日本史講義―日本人の足跡を知り、確かな展望をつかむために (らくらく入門塾)

小和田 哲男
 たまたま同じ時期に借りていた、同じ作者の本。これもかなりよかった。やっぱ、原因が知りたいんだよなぁ。歴史的背景というか、それまでの歴史の流れの中の"必然性"みたいなものが。
 筆者によれば、日本はナンバー2が政治の実権を握るという国民性があるのだそう。それが聖徳太子からはじまっていると。聖徳太子がナンバー2として政治をおこない、ナンバー1の天皇にはならなかった。理由は、政治の失敗が起きた時に、責任はナンバー2だけがとって、トップを交代させないでいいから、だと。これはなるほどなぁっと思った。たしかし、そう考えると天皇制ってよくできてるなぁっと。責任を負わないでいい、ナンバー1。安定のための存在。
 平清盛が、白河上皇の隠し子だったため、出世ができたってのも知らなかった。やっぱ、歴史って(特に日本史)って、こういう細々したことが絡んでいるんだなぁと。

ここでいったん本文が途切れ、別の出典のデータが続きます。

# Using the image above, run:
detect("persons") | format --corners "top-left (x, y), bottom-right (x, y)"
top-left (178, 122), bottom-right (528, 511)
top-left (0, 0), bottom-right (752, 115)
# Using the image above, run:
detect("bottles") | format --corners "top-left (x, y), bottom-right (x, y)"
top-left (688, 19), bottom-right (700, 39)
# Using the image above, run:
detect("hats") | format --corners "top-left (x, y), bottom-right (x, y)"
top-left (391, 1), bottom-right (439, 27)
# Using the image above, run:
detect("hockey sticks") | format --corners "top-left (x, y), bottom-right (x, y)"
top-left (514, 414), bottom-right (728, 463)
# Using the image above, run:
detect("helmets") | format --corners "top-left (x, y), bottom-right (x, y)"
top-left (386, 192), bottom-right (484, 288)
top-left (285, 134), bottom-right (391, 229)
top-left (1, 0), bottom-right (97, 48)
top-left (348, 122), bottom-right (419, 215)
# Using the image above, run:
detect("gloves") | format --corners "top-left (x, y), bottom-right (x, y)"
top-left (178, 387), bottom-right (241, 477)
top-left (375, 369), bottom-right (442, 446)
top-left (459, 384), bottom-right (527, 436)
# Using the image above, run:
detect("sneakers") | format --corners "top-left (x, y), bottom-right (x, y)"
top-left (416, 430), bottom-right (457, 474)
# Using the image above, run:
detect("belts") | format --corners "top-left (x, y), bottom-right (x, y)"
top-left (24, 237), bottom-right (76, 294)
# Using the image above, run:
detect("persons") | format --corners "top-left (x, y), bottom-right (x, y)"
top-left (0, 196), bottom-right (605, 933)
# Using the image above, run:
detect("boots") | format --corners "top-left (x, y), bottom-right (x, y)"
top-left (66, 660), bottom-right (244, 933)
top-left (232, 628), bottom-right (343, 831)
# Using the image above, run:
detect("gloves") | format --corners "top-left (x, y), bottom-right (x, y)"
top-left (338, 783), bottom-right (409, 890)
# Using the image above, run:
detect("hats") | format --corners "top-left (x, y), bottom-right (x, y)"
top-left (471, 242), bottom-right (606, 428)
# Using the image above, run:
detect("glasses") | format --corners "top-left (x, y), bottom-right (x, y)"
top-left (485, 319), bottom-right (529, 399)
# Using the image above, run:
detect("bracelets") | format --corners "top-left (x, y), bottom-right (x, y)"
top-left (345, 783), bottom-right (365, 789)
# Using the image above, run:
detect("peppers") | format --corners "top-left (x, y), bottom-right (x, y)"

 あと、江戸時代の三大改革、すべて貨幣経済の流れに逆行する政策であったというのも、この本ではじめて知った。そりゃ失敗するわな。てか、幕府とか朝廷とかの歴史って、いかにして農民から米を搾取するかっていう方法の歴史なんじゃないだろうかって思った。江戸時代の改革の中で、田沼意次だけが貨幣経済の流れに沿った改革であったのだと。そして、田沼のイメージは、田沼の失脚後に政治の座についた人物によって造られたものだってのも納得。お上が今までどおりの方法で税をとろうと思えば、そりゃ米に固執するよなぁって思う。貨幣に移動すれば、お上の権威って減少する気がするし。てか、政治家のイメージって、こうも後の人物の都合によって作られるのかって思う。それを考えると、田沼意次を冷静に貨幣経済の流れを読んだ人物だって認めた現代の歴史家ってすごいな。
 あと竜馬ってかっこよいな、と。義経を「時代がよめなかった」とか評するのもすごいなぁって思う。
 とにかく分かりやすいから、軽く見がちだけど、このわかりやすい言葉の裏には、ものすごい知識があるんだろうって思う。そう考えるとよか本です。